Items from a dataset:
============================================================

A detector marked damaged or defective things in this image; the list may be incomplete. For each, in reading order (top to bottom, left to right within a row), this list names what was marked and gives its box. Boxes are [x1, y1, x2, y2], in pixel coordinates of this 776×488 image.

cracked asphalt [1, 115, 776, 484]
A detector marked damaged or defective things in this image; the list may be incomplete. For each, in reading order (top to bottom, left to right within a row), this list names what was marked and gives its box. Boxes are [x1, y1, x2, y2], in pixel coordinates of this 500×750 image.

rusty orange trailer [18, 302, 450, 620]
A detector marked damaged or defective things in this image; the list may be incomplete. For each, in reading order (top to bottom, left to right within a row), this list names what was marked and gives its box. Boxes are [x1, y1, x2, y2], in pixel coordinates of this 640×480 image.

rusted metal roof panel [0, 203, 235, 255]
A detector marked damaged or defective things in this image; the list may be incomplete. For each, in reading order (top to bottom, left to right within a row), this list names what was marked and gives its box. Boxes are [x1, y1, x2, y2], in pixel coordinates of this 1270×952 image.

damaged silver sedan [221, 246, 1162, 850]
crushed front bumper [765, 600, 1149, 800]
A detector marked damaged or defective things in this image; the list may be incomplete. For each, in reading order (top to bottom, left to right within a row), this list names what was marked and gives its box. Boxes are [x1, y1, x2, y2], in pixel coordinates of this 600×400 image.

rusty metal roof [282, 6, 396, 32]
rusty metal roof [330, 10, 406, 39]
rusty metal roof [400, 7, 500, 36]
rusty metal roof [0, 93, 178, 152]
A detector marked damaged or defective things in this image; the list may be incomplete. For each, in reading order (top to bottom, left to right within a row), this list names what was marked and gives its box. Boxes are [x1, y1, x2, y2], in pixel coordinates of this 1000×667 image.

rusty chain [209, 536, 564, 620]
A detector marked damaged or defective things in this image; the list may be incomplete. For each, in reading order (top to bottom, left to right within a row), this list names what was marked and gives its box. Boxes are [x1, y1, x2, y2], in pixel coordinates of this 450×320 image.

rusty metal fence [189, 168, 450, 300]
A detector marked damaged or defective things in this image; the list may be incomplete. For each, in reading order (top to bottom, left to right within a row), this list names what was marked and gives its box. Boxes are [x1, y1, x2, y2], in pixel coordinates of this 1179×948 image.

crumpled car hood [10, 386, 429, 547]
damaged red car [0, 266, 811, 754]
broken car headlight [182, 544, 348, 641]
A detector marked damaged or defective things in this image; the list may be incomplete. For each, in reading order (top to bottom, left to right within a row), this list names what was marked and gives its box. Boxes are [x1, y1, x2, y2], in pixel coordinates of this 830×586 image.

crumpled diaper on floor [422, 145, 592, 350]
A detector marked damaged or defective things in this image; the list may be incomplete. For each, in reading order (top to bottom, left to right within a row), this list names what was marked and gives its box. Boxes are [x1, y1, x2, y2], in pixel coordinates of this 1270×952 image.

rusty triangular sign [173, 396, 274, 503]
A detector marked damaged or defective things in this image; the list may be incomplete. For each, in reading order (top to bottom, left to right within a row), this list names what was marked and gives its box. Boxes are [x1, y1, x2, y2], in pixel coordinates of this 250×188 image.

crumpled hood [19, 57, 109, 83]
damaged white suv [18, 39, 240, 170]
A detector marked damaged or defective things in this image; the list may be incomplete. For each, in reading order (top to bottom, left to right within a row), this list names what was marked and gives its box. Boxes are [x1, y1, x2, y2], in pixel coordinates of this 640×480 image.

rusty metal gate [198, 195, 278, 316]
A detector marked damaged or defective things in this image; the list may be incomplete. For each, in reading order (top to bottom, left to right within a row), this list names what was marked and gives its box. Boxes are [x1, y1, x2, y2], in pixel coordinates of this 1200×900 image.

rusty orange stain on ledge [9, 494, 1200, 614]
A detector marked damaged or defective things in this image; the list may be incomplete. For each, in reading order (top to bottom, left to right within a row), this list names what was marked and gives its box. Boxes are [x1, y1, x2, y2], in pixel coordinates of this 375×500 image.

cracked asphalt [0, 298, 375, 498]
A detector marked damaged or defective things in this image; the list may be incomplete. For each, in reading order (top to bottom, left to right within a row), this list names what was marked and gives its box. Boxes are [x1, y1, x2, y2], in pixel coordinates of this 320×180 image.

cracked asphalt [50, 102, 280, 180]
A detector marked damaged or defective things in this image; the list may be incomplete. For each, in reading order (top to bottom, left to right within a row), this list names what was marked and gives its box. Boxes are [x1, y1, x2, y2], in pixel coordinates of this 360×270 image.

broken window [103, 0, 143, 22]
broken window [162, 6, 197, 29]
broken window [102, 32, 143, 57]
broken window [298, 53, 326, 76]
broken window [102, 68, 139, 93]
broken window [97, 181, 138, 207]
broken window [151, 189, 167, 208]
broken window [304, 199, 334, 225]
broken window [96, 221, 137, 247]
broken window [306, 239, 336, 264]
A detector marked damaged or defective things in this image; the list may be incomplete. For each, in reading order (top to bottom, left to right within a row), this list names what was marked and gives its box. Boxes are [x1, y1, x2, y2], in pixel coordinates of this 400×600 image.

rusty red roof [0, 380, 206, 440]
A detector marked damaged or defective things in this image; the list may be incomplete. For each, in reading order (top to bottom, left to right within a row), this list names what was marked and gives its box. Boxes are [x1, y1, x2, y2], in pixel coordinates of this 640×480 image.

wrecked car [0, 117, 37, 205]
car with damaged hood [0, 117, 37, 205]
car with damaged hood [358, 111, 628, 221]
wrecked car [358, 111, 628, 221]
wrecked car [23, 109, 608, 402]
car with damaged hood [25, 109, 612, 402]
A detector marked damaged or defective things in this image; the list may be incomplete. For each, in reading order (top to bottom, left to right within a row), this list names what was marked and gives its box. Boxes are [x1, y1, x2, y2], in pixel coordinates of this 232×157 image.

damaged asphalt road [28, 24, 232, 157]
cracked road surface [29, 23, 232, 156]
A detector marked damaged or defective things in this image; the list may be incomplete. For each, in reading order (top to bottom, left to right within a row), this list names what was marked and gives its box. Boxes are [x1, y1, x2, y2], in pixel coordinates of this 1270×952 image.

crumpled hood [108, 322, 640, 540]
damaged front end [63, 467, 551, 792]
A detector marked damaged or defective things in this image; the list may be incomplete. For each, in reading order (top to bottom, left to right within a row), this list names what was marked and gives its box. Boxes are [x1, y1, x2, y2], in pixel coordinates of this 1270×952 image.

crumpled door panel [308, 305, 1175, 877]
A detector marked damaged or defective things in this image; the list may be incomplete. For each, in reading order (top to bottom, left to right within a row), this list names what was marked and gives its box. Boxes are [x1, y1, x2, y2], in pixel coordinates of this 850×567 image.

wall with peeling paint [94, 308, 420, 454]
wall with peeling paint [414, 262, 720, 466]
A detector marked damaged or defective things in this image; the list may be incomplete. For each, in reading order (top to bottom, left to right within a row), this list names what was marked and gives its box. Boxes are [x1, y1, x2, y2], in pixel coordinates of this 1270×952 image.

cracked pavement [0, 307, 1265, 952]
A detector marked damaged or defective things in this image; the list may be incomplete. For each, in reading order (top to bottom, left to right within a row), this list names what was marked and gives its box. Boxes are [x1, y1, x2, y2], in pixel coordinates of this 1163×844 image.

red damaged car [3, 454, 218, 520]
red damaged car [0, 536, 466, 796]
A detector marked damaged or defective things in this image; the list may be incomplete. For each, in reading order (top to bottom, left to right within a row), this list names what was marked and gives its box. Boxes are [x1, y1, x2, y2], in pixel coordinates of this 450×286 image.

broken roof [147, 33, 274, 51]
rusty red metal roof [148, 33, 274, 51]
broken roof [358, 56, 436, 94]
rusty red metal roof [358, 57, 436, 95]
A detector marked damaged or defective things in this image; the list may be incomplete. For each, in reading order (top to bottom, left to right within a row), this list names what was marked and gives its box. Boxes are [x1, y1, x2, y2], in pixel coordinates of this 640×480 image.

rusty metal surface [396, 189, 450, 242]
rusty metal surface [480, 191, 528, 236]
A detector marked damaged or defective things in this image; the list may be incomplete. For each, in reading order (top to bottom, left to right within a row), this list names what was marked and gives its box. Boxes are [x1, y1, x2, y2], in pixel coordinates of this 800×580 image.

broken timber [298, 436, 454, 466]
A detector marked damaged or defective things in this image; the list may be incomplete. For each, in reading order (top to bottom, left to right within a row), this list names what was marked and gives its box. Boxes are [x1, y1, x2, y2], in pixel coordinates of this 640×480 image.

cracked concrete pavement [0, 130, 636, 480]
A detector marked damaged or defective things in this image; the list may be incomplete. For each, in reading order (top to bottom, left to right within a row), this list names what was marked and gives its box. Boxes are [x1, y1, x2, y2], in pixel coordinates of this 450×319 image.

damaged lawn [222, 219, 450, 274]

============================================================

• [WHAT YOU HAVE TO DO]: All lines from the one containing "this 800×580 image." to the end of the data above are to be set down exactly; no others belong in the answer.

• [THE ANSWER]:
A detector marked damaged or defective things in this image; the list may be incomplete. For each, in reading order (top to bottom, left to right within a row), this list names what was marked and gives its box. Boxes are [x1, y1, x2, y2], in pixel coordinates of this 800×580 image.

broken timber [298, 436, 454, 466]
A detector marked damaged or defective things in this image; the list may be incomplete. For each, in reading order (top to bottom, left to right within a row), this list names what was marked and gives its box. Boxes are [x1, y1, x2, y2], in pixel coordinates of this 640×480 image.

cracked concrete pavement [0, 130, 636, 480]
A detector marked damaged or defective things in this image; the list may be incomplete. For each, in reading order (top to bottom, left to right within a row), this list names what was marked and gives its box. Boxes are [x1, y1, x2, y2], in pixel coordinates of this 450×319 image.

damaged lawn [222, 219, 450, 274]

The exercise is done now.